* _PROMPT 1_:
Update the listing from its first line through the line containing "Return results in", replacing "Target" with "Object" and leaving everything else unchanged. Return only those lines.
+ + + + + + +
Instead of laying off 50% of their staff to lower burn and stay the course, they decided to pivot around the strong pillars and start building games on the Facebook platform. By the time they made this decision, they'd expended all their options with advertising revenue — they tried programmatic ad sales, outsourced ad sales, in-house sales. Their ability to make money didn't improve, and they were staring down the real possibility of going out of business.
“We've asked ourselves a lot, 'Why did it take us so long to recognize the problem and act?' And the answer is because our traffic on Facebook was still growing so fast and was so robust,” says Chou. “Initially that made it difficult to pivot. But then we realized that was in fact a strong reason to pivot, as opposed to a reason to continue flailing.”
While you don't want to pull the trigger too early on an about-face like this, it does pay off not to be the last in your market to adapt to major changes. A couple years later, when Facebook levied its new 30% tax on developers, Kabam once again had to pivot to stay afloat. In this case, the business model of in-game purchases stood strong. So, having learned their lesson, Chou and his team were proactive about it, and became one of the first gaming studios to switch its go-to-market from Facebook to building mobile games — beating Zynga to the punch, and reaping the rewards.
+ + + + + + +
* _PROMPT 2_:
In the passage on Kabam's pivots, what percentage tax did Facebook levy on developers?
+ + + + + + +
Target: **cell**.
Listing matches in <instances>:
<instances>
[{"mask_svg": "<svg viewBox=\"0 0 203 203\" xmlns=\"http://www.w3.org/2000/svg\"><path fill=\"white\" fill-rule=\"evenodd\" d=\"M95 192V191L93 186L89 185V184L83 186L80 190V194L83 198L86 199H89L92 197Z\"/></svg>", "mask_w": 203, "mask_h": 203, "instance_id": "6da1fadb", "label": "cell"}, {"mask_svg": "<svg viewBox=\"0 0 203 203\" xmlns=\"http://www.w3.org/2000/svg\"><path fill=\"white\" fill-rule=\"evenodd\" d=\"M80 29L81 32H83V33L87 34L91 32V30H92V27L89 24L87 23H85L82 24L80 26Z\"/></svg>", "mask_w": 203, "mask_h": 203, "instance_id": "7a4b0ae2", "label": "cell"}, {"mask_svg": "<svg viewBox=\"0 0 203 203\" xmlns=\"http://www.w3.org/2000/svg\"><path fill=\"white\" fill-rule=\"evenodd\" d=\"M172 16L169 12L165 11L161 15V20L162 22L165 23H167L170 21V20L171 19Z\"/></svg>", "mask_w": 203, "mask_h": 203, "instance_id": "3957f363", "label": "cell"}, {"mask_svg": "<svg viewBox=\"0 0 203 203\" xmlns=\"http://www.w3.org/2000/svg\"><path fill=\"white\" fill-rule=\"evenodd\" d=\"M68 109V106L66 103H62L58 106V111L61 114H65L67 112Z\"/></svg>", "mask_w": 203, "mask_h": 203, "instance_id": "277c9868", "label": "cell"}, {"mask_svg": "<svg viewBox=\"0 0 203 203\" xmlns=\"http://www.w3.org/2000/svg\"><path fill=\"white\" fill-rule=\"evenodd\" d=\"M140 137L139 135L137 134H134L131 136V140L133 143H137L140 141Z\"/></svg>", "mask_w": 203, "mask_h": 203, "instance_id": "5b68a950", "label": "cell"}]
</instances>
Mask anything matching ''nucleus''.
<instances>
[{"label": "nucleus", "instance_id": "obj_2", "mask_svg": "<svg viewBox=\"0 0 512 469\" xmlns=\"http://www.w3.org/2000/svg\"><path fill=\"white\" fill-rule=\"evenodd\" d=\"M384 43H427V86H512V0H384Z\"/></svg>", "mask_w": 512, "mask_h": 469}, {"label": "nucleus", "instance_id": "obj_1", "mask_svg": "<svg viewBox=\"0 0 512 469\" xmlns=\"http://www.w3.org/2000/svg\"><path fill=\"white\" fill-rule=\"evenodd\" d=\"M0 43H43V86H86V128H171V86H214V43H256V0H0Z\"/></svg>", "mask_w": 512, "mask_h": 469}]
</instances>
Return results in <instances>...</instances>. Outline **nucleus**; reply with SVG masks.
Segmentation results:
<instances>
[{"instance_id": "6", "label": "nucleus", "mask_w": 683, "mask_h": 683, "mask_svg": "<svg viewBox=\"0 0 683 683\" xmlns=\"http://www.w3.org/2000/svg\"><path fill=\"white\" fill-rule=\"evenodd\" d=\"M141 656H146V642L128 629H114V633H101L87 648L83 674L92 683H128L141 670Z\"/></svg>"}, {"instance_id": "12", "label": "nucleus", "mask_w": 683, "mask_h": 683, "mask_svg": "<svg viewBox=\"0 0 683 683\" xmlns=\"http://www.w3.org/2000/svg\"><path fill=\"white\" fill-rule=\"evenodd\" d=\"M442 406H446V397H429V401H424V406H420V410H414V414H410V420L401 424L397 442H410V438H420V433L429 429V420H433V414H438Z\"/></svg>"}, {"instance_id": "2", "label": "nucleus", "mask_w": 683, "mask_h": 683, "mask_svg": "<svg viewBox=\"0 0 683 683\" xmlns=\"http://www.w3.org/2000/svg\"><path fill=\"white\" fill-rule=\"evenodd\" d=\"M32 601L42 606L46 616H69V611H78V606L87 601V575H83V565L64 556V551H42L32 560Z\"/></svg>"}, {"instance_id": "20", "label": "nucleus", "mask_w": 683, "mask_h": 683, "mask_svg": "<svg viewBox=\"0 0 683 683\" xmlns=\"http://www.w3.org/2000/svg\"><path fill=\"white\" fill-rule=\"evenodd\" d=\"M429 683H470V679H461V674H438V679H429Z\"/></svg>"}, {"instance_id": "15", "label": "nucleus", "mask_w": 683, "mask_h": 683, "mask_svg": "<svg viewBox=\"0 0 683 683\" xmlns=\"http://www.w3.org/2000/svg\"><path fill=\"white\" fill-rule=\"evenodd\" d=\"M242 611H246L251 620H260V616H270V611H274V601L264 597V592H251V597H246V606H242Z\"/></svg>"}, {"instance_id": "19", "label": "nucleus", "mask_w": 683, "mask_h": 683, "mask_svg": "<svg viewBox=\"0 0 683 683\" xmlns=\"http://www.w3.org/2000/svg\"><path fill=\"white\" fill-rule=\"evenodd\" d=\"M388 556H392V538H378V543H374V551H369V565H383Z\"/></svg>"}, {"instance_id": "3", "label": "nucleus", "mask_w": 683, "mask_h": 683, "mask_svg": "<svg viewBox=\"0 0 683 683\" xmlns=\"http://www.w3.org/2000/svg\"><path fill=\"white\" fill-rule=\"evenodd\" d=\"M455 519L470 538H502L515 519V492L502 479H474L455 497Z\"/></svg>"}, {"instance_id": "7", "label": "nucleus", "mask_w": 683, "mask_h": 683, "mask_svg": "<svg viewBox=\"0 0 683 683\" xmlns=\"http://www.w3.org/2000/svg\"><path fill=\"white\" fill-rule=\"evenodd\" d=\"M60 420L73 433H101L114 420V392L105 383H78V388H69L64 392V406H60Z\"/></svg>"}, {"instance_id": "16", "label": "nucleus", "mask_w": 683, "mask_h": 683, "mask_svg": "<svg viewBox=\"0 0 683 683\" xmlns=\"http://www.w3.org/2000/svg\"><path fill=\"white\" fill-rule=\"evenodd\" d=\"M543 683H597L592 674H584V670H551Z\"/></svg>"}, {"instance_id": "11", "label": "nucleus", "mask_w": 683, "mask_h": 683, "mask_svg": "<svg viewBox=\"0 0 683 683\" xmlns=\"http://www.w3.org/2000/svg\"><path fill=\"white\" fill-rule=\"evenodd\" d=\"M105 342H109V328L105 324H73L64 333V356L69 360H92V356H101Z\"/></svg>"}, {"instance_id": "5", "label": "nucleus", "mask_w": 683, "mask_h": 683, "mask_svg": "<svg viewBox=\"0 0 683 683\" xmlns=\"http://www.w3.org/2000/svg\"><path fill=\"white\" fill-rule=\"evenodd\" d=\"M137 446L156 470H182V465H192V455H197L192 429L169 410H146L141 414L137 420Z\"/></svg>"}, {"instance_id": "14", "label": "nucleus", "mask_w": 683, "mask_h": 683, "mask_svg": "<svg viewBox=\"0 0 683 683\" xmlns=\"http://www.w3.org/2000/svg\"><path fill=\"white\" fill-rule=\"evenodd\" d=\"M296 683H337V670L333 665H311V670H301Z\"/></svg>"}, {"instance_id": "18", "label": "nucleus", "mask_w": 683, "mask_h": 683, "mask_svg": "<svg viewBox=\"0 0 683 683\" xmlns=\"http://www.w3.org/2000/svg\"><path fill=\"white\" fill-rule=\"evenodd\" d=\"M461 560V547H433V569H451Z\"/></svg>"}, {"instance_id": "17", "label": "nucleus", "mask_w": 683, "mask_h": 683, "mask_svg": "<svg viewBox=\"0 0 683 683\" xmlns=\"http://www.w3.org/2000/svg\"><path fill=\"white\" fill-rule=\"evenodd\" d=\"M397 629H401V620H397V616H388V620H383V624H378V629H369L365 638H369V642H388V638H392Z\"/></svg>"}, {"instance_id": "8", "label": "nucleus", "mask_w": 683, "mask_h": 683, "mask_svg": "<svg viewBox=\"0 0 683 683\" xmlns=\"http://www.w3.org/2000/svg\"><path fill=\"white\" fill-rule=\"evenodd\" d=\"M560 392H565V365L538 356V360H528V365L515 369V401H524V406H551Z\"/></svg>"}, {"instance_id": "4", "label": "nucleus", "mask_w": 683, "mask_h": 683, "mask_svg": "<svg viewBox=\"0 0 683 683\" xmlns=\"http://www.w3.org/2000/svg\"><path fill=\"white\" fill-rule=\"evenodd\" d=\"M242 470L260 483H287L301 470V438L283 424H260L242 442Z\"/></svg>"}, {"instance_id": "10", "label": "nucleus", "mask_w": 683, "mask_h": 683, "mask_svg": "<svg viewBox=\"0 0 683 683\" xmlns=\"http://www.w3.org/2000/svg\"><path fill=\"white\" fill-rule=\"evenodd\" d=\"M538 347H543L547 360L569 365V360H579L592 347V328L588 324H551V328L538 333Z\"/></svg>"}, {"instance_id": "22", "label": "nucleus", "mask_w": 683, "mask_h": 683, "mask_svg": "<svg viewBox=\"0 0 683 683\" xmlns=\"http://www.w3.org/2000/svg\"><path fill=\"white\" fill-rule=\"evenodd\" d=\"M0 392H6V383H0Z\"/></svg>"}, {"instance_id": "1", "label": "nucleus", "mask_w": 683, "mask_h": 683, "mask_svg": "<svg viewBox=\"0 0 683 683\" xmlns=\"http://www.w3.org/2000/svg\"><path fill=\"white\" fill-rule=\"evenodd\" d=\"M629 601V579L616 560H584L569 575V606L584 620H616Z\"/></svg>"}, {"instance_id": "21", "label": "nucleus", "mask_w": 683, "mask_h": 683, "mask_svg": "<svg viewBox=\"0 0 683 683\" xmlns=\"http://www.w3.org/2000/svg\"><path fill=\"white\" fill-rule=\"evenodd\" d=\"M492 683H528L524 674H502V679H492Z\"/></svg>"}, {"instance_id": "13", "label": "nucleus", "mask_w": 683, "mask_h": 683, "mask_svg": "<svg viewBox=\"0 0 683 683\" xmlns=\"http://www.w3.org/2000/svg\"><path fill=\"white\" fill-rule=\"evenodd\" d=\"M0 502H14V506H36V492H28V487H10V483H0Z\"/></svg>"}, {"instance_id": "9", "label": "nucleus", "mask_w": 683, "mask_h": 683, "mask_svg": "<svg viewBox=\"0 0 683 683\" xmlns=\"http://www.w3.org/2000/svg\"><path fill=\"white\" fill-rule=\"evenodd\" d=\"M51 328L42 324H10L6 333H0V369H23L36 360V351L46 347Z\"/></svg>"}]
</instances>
+ + + + + + +
* _WRITTEN SOLUTION 1_:
Object: **cell**.
Listing matches in <instances>:
<instances>
[{"mask_svg": "<svg viewBox=\"0 0 203 203\" xmlns=\"http://www.w3.org/2000/svg\"><path fill=\"white\" fill-rule=\"evenodd\" d=\"M95 192V191L93 186L89 185V184L83 186L80 190V194L83 198L86 199H89L92 197Z\"/></svg>", "mask_w": 203, "mask_h": 203, "instance_id": "6da1fadb", "label": "cell"}, {"mask_svg": "<svg viewBox=\"0 0 203 203\" xmlns=\"http://www.w3.org/2000/svg\"><path fill=\"white\" fill-rule=\"evenodd\" d=\"M80 29L81 32H83V33L87 34L91 32V30H92V27L89 24L87 23H85L82 24L80 26Z\"/></svg>", "mask_w": 203, "mask_h": 203, "instance_id": "7a4b0ae2", "label": "cell"}, {"mask_svg": "<svg viewBox=\"0 0 203 203\" xmlns=\"http://www.w3.org/2000/svg\"><path fill=\"white\" fill-rule=\"evenodd\" d=\"M172 16L169 12L165 11L161 15V20L162 22L165 23H167L170 21V20L171 19Z\"/></svg>", "mask_w": 203, "mask_h": 203, "instance_id": "3957f363", "label": "cell"}, {"mask_svg": "<svg viewBox=\"0 0 203 203\" xmlns=\"http://www.w3.org/2000/svg\"><path fill=\"white\" fill-rule=\"evenodd\" d=\"M68 109V106L66 103H62L58 106V111L61 114H65L67 112Z\"/></svg>", "mask_w": 203, "mask_h": 203, "instance_id": "277c9868", "label": "cell"}, {"mask_svg": "<svg viewBox=\"0 0 203 203\" xmlns=\"http://www.w3.org/2000/svg\"><path fill=\"white\" fill-rule=\"evenodd\" d=\"M140 137L139 135L137 134H134L131 136V140L133 143H137L140 141Z\"/></svg>", "mask_w": 203, "mask_h": 203, "instance_id": "5b68a950", "label": "cell"}]
</instances>
Mask anything matching ''nucleus''.
<instances>
[{"label": "nucleus", "instance_id": "obj_2", "mask_svg": "<svg viewBox=\"0 0 512 469\" xmlns=\"http://www.w3.org/2000/svg\"><path fill=\"white\" fill-rule=\"evenodd\" d=\"M384 43H427V86H512V0H384Z\"/></svg>", "mask_w": 512, "mask_h": 469}, {"label": "nucleus", "instance_id": "obj_1", "mask_svg": "<svg viewBox=\"0 0 512 469\" xmlns=\"http://www.w3.org/2000/svg\"><path fill=\"white\" fill-rule=\"evenodd\" d=\"M0 43H43V86H86V128H171V86H214V43H256V0H0Z\"/></svg>", "mask_w": 512, "mask_h": 469}]
</instances>
Return results in <instances>...</instances>. Outline **nucleus**; reply with SVG masks.

* _WRITTEN SOLUTION 2_:
30%